## What you should do
From the line with "kingdom: Animalia" through the final line of the entries below, write out each line exactly and nothing else.

+++

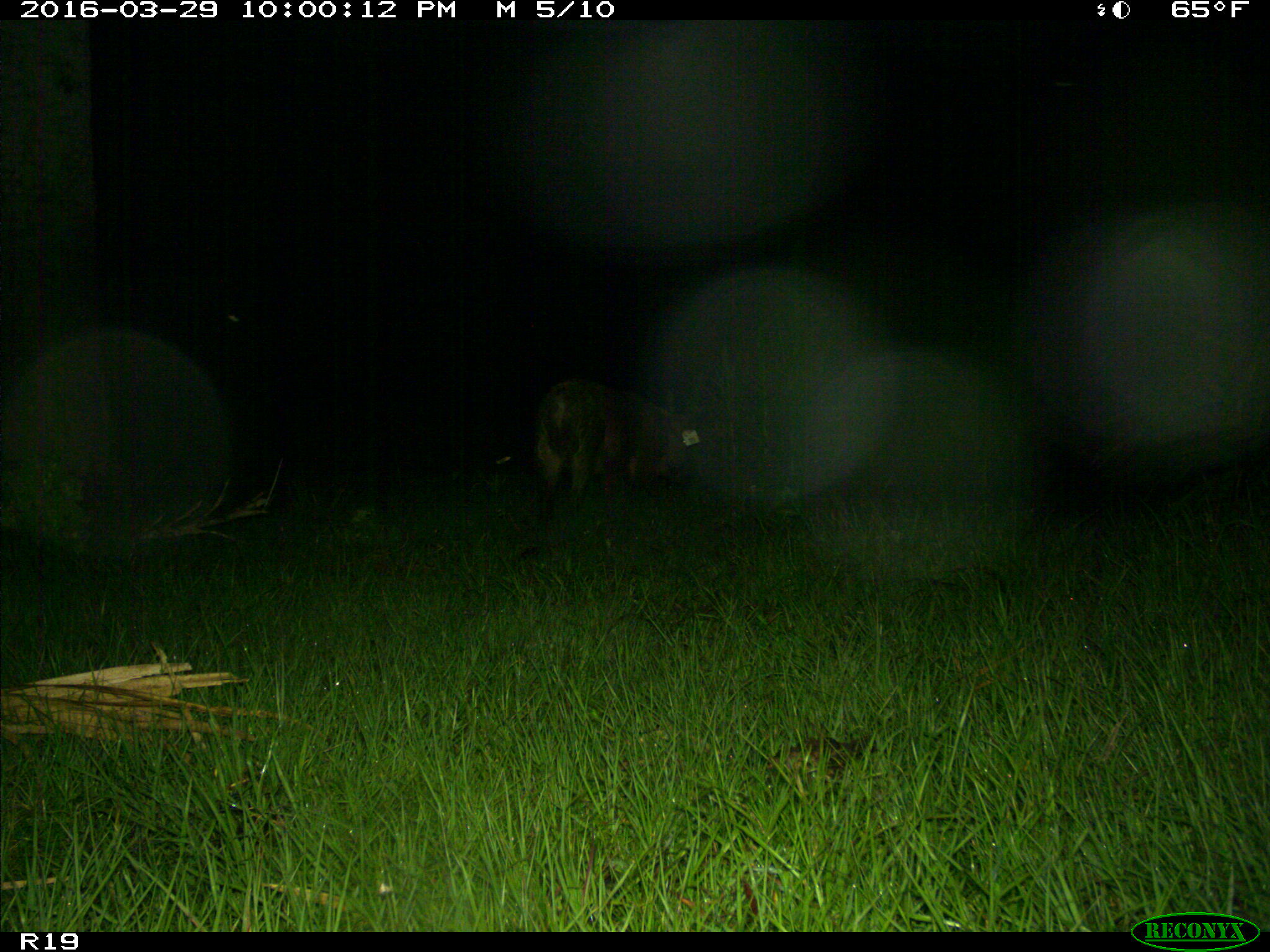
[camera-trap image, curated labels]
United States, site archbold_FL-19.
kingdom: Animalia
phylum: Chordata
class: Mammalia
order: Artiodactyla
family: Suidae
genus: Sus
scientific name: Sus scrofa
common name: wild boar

+++

## Response to this task
kingdom: Animalia
phylum: Chordata
class: Mammalia
order: Artiodactyla
family: Suidae
genus: Sus
scientific name: Sus scrofa
common name: wild boar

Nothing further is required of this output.